PROBLEM: Copy every line of the data below word for word, omitting the pictures.

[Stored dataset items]
>>>>>

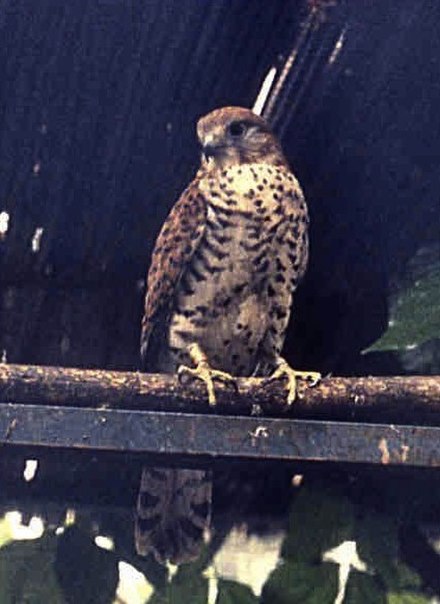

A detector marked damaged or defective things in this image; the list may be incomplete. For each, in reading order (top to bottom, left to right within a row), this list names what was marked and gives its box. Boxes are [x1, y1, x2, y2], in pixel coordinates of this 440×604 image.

rusty metal bar [0, 404, 438, 470]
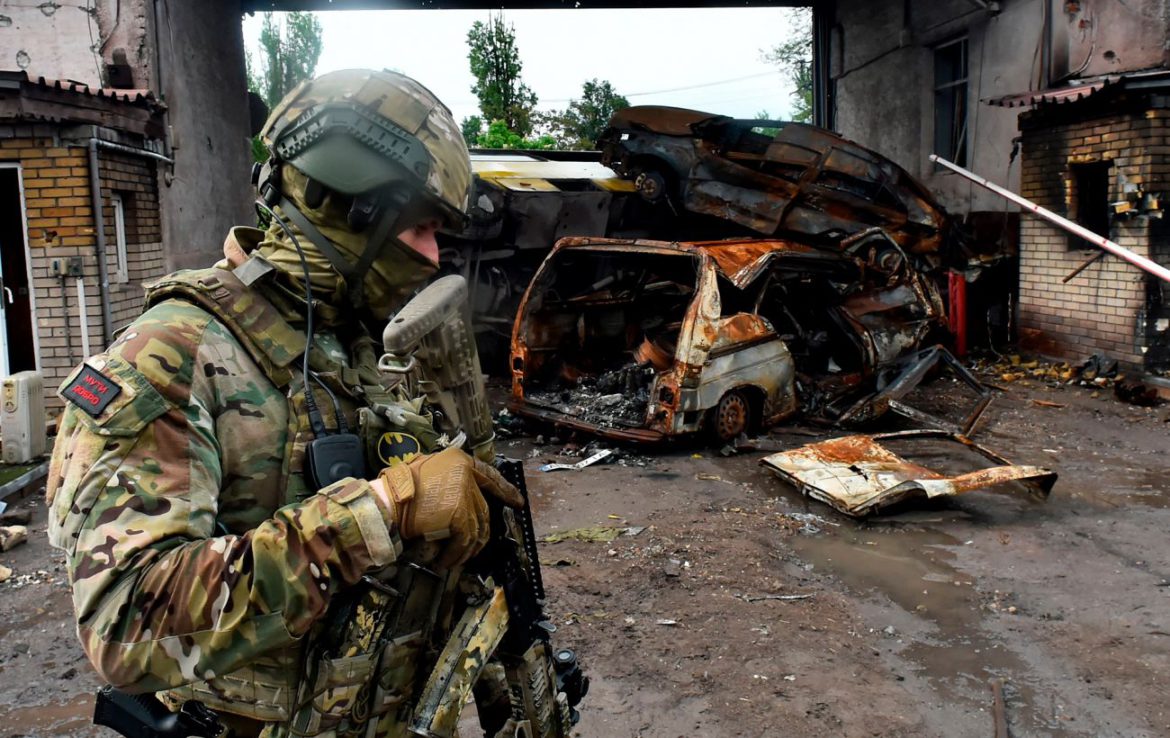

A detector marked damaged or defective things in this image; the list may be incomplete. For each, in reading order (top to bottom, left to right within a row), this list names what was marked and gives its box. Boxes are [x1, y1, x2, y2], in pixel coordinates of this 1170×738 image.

burnt brick wall [0, 123, 167, 407]
burned van [512, 232, 950, 444]
burned car on top [507, 228, 973, 444]
rusted car wreck [507, 228, 973, 444]
burnt brick wall [1010, 102, 1165, 369]
rusted metal sheet on ground [762, 430, 1057, 516]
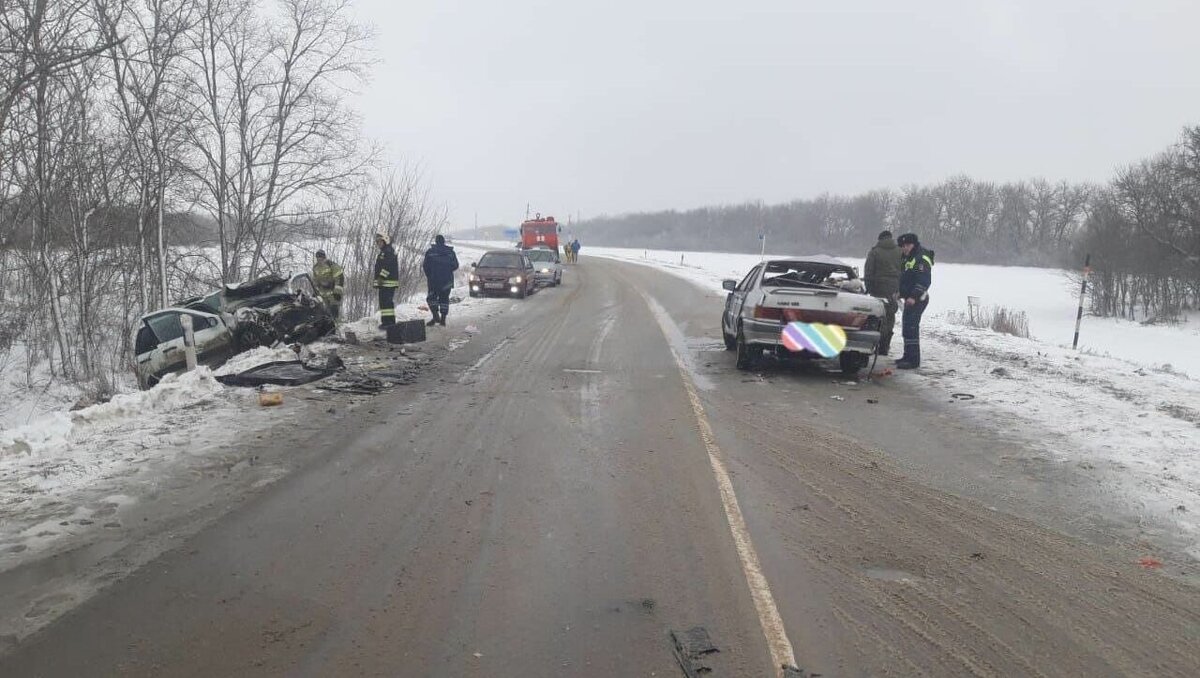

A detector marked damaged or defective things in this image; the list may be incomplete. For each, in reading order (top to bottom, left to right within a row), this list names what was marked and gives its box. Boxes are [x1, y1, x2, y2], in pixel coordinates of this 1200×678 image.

wrecked white car [132, 270, 333, 386]
wrecked white car [715, 255, 888, 374]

<<<<<

RESULT FOR THIS EXERCISE:
A detector marked damaged or defective things in this image; the list may be incomplete. For each, in reading order (top to bottom, left to right within a row), this list names what was marked and gives its box. Boxes are [x1, y1, x2, y2], in pixel coordinates of this 440×604 image.

rusty metal bar [0, 404, 438, 470]

A detector marked damaged or defective things in this image; the list may be incomplete. For each, in reading order (top to bottom, left to right within a row), this list names what was marked and gives its box. Boxes are [x1, y1, x2, y2], in pixel coordinates of this 1170×738 image.

burnt brick wall [0, 123, 167, 407]
burned van [512, 232, 950, 444]
burned car on top [507, 228, 973, 444]
rusted car wreck [507, 228, 973, 444]
burnt brick wall [1010, 102, 1165, 369]
rusted metal sheet on ground [762, 430, 1057, 516]

A detector marked damaged or defective things in this image; the list may be incomplete. For each, in reading order (top to bottom, left to right within a row), this list names what was marked and gives its box. Boxes are [x1, y1, x2, y2], in pixel coordinates of this 1200×678 image.

wrecked white car [132, 270, 333, 386]
wrecked white car [715, 255, 888, 374]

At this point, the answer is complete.